The latest livestream from the Metropolitan Opera is a recital by Anna Netrebko, the starry Russian soprano. She is accompanied by the pianist Pavel Nebolsin, and is joined for a couple of duets by a mezzo-soprano, Elena Maximova. Their venue? An unusual one: the Spanish Riding School in Vienna.
The recital is available through February 19, and can be found here.
Most of these livestreams from the Met feature opera, naturally enough. Netrebko’s is basically a song recital—with some opera arias (and duets) thrown in. Netrebko has Russian items, of course—lots of them—and French items and German items. You also get a dose of Italian and a dose of Czech.
The recital has a theme: songs and arias about the day; songs and arias about the night. (No Cole Porter, though.) I maintain that no one gives a rip about themes, except administrators and critics, and maybe a few academics. What this program is, essentially, is a mixture of good songs, appropriate to the recitalist.
Which is great.
Netrebko begins with a Rachmaninoff song, “Lilacs.” I so often hear, and write about, the composer’s piano transcription of this song—I just did so earlier in the week—that I almost forget it is, in fact, a song.
So, now comes time for me to review Netrebko. I have been doing this for a long time—since first hearing her when she debuted at the Met, in 2002 (as Natasha in Prokofiev’s War and Peace). I’m not sure my fingers can type anymore about this lady.
She does some magnificent things in this recital. She does some unfortunate things. She wobbles, she thins, she sharps (as usual). She also flats, badly—in “Die Nacht,” the Richard Strauss song. The voice is not what it was. It is more “interesting” than beautiful.
But, oh, she is still Netrebko—that genius of singing, and of musical theater.
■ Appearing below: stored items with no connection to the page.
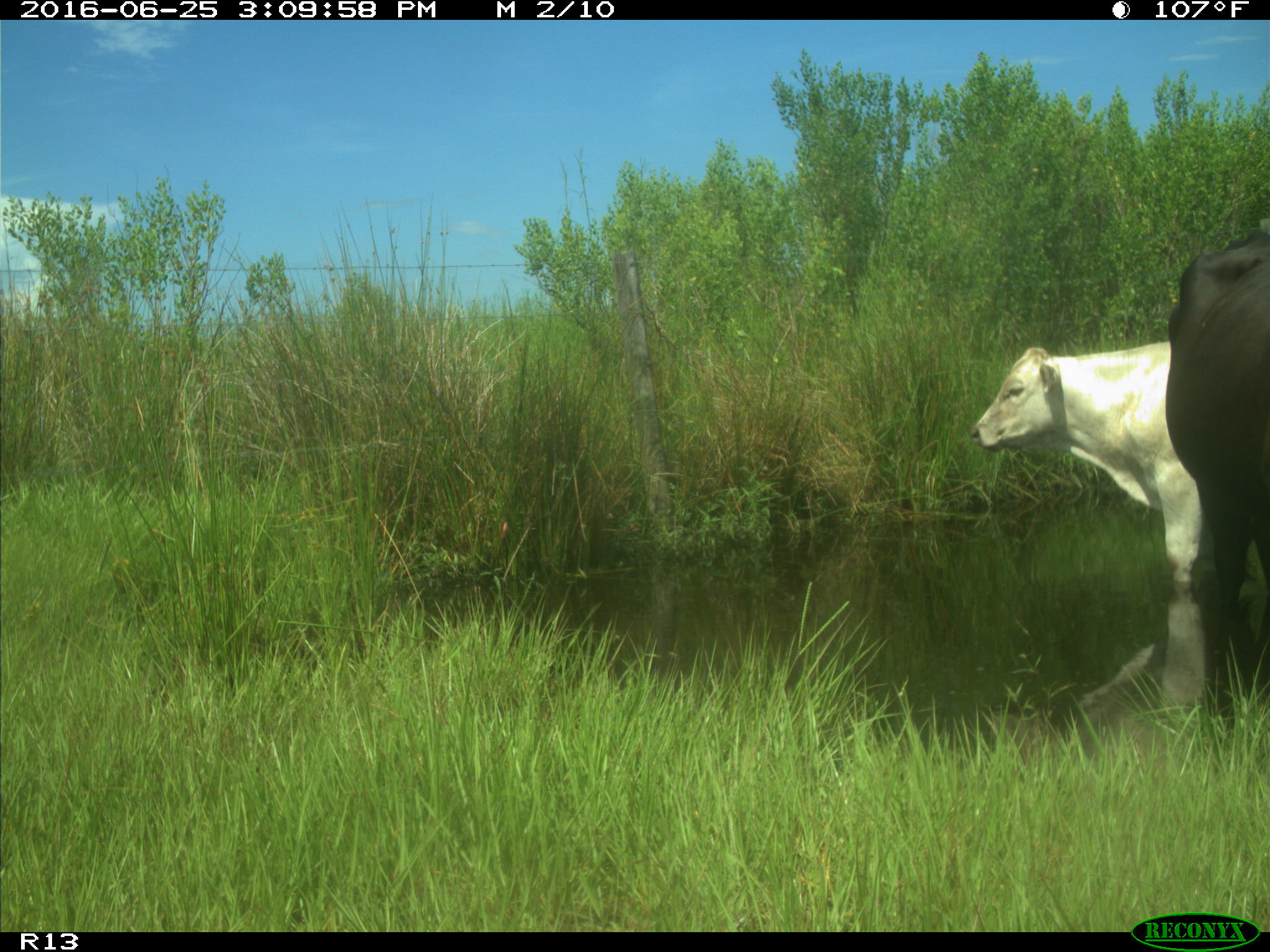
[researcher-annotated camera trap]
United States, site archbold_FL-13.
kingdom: Animalia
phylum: Chordata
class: Mammalia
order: Artiodactyla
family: Bovidae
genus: Bos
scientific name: Bos taurus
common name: domestic cow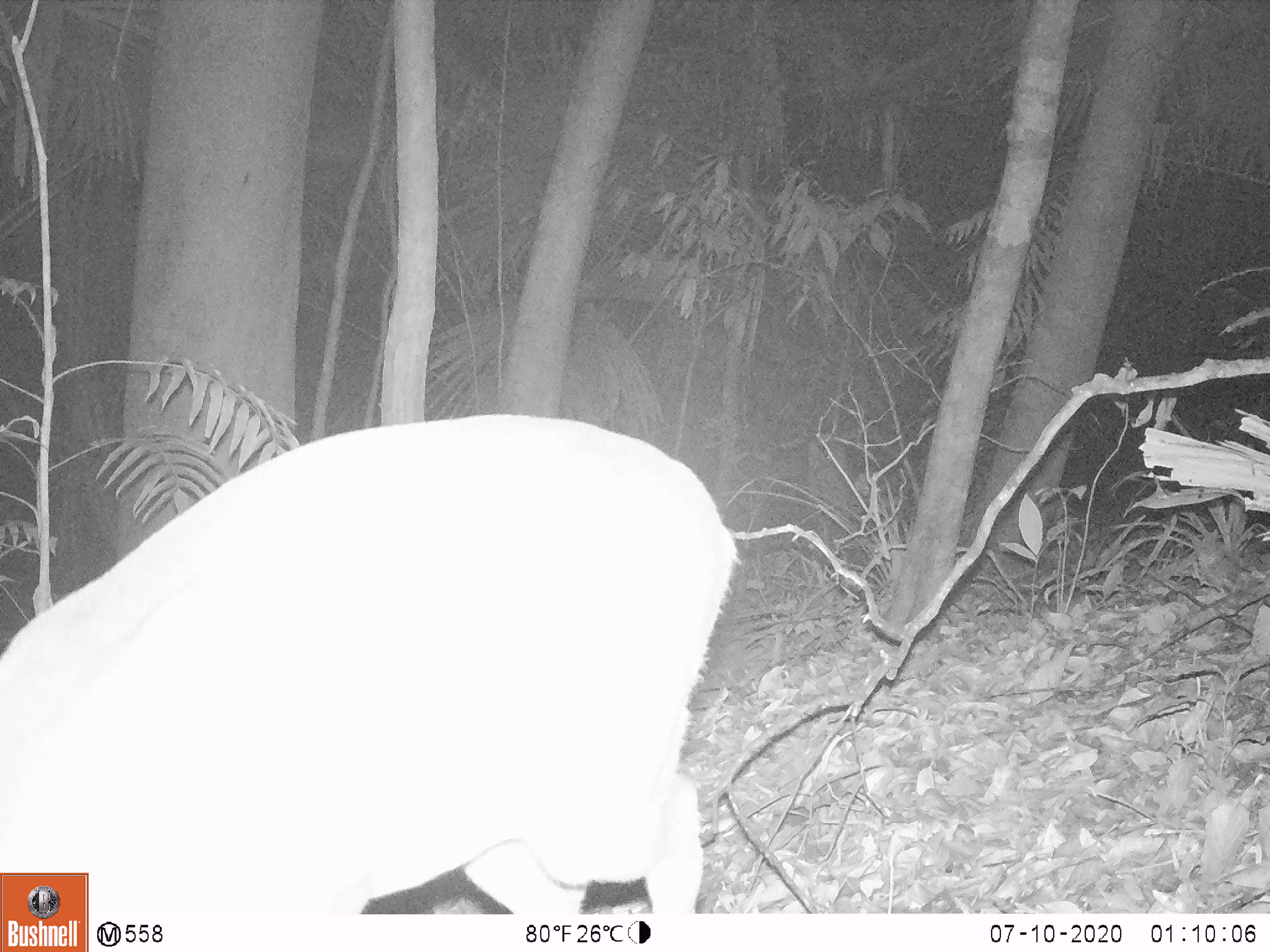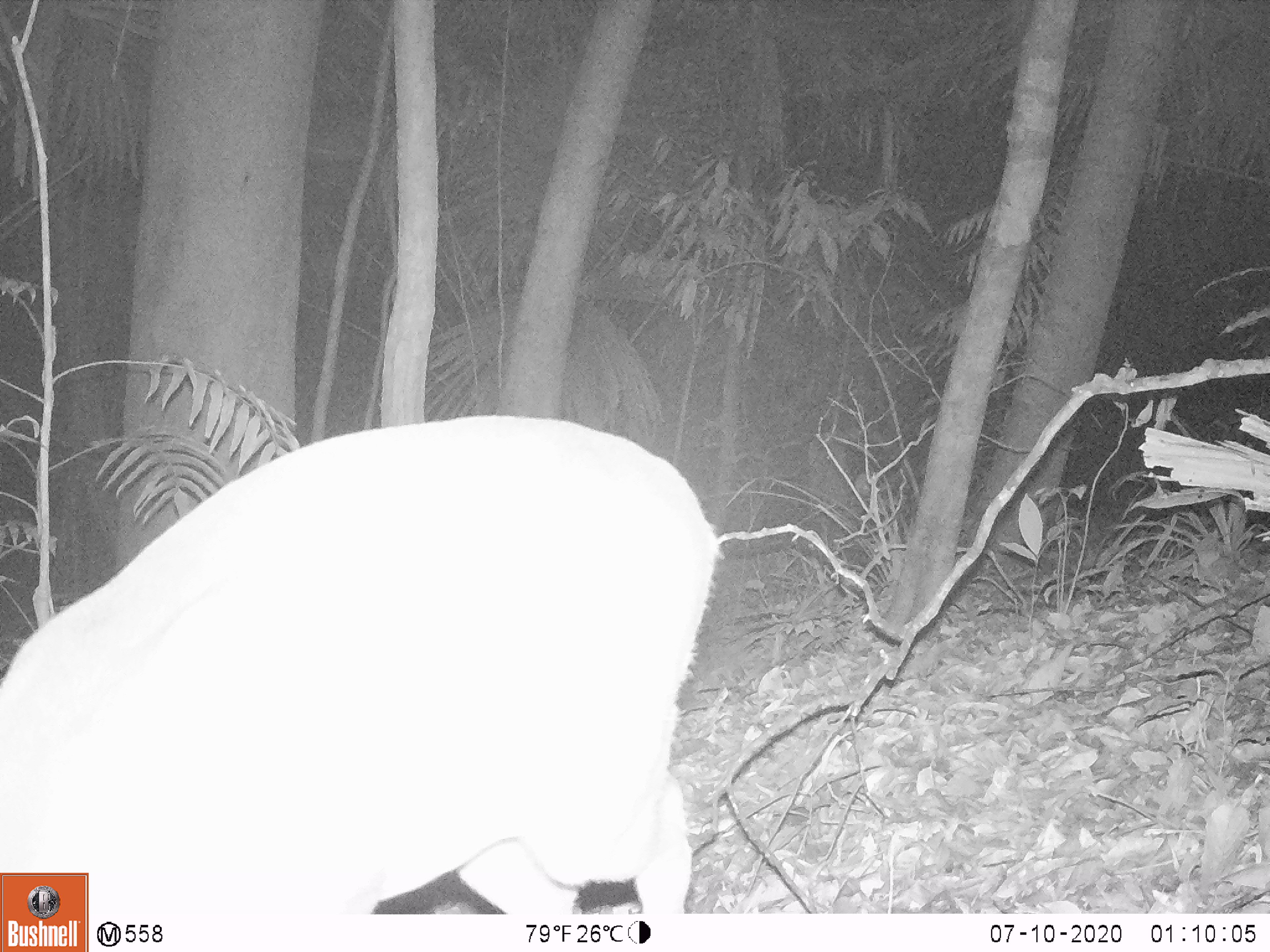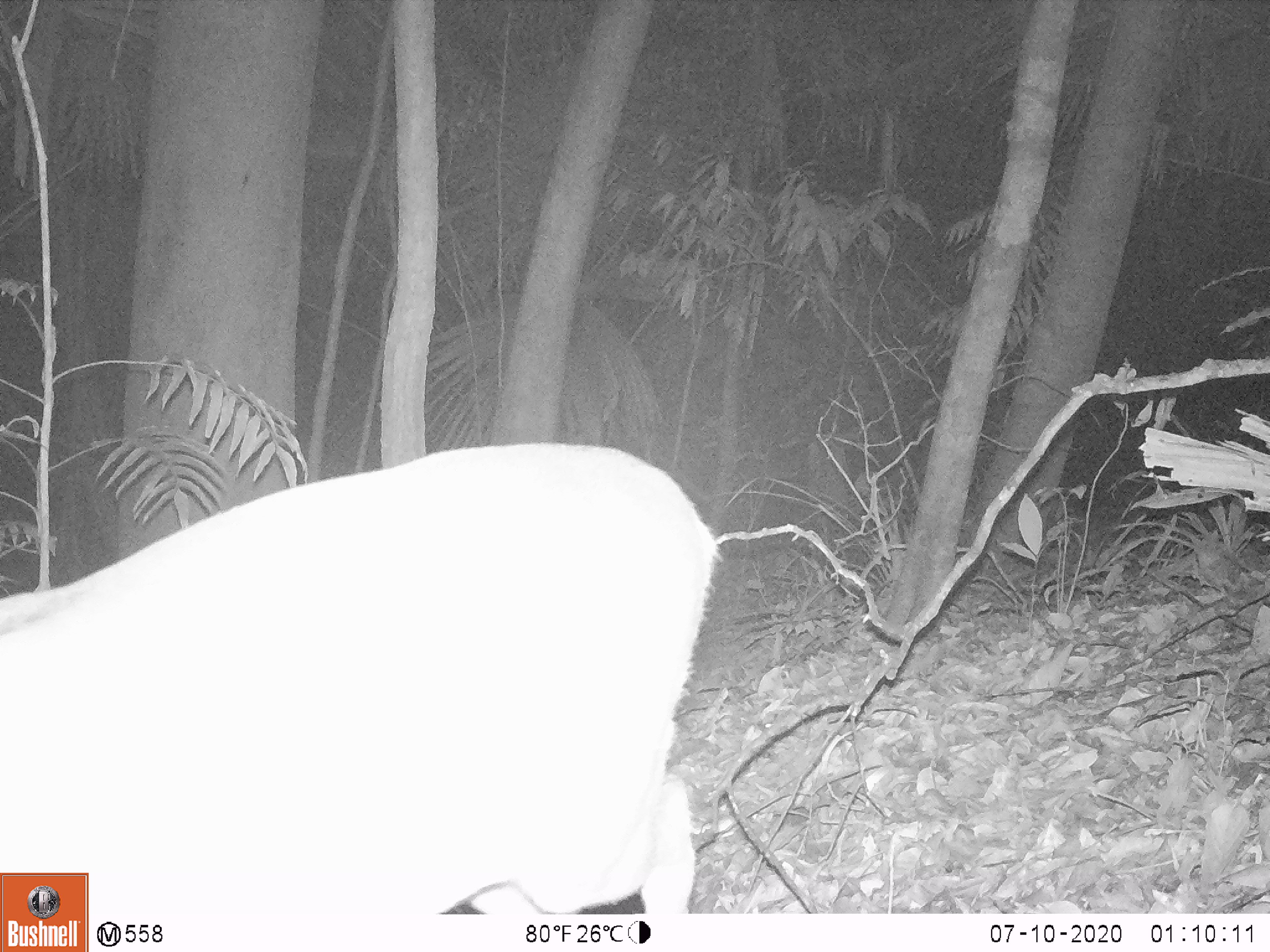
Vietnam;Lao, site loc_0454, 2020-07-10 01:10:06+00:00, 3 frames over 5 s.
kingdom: Animalia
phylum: Chordata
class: Mammalia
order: Artiodactyla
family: Cervidae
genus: Muntiacus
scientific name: Muntiacus vuquangensis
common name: large-antlered muntjac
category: large antlered muntjac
Large antlered muntjac (large-antlered muntjac) (Muntiacus vuquangensis). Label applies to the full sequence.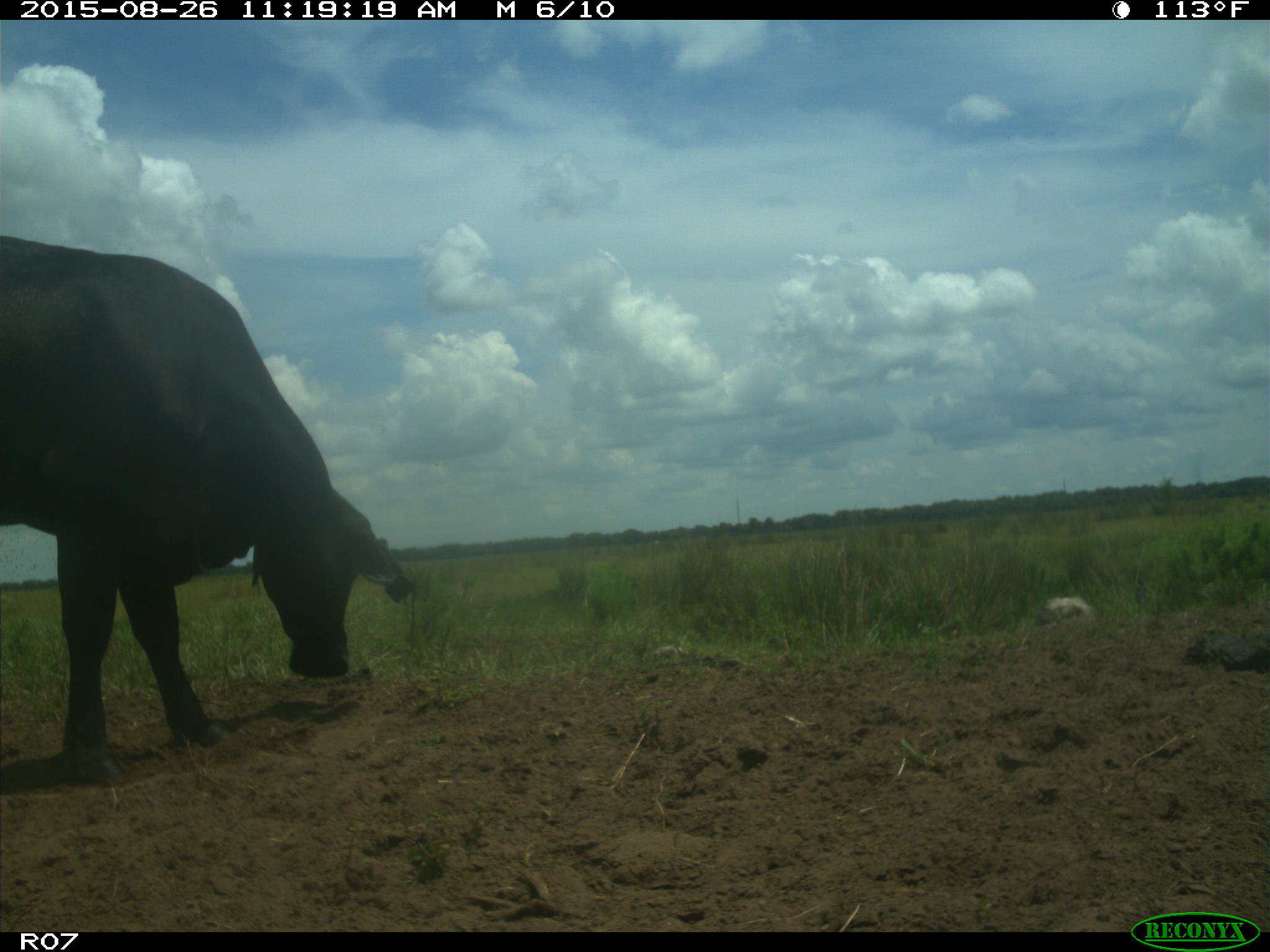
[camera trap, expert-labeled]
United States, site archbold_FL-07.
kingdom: Animalia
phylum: Chordata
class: Mammalia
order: Artiodactyla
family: Bovidae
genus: Bos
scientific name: Bos taurus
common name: domestic cow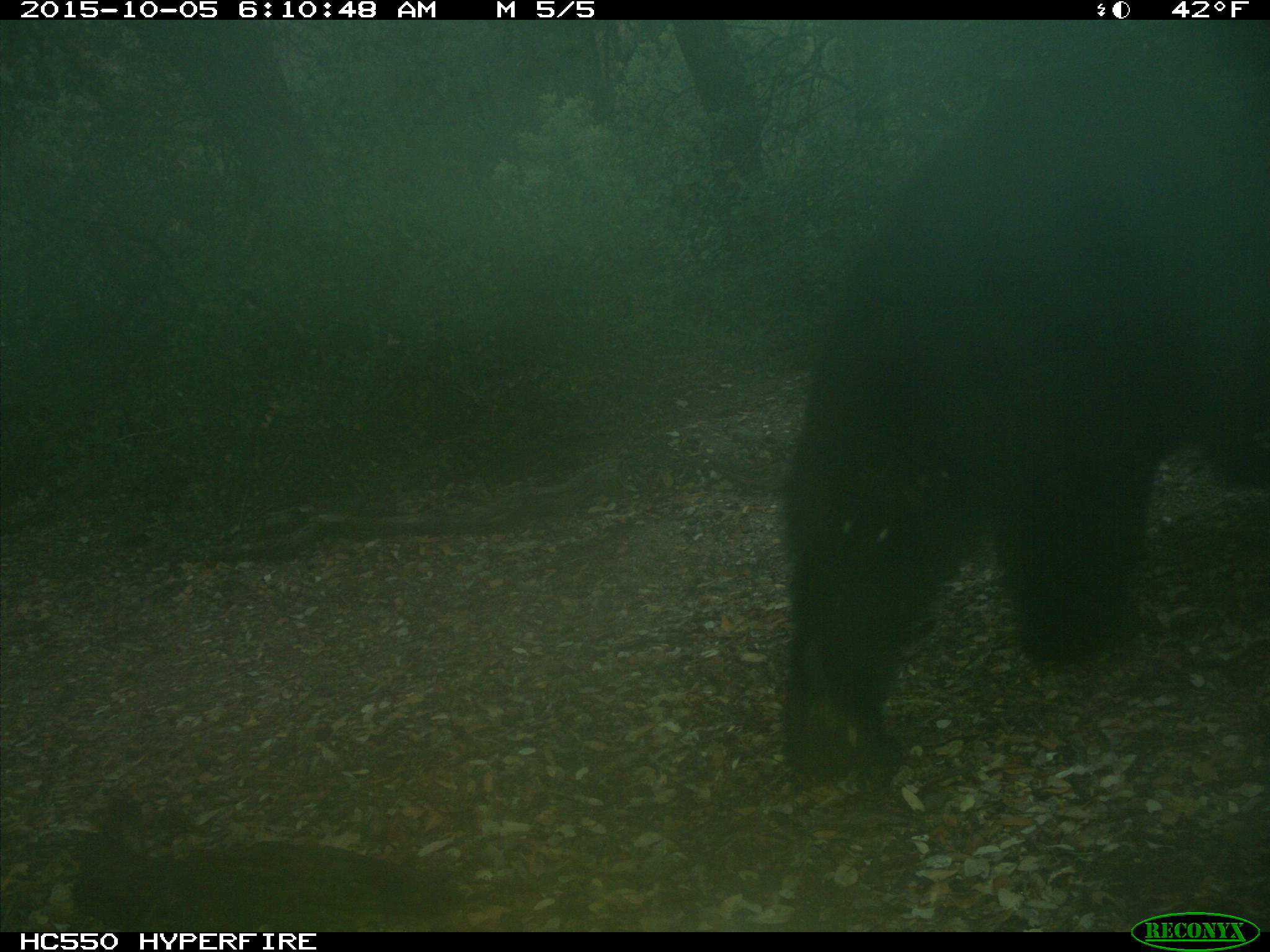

As I always say, I have no idea what she would score on the SAT, and don’t care. Her vocal and musical IQ is off the charts.
Netrebko has a good partner in Pavel Nebolsin (long associated with the Bolshoi Theater). Like his singer, he is versatile, adaptable. Let me single out his introduction to “Morgen!” (Strauss). Pianists always mess this up; they try to make it profound. Nebolsin just plays it, which is right.
I would hear Anna Netrebko in anything, including “Mairzy Doats.” But she is at her best in Russian songs, I think. She must be the world’s foremost exponent of this repertoire right now. Dmitri Hvorostovsky is gone (not forgotten). Is Olga Borodina retired? I don’t see her around.
But Anna is ever visible, and a wonder of our times.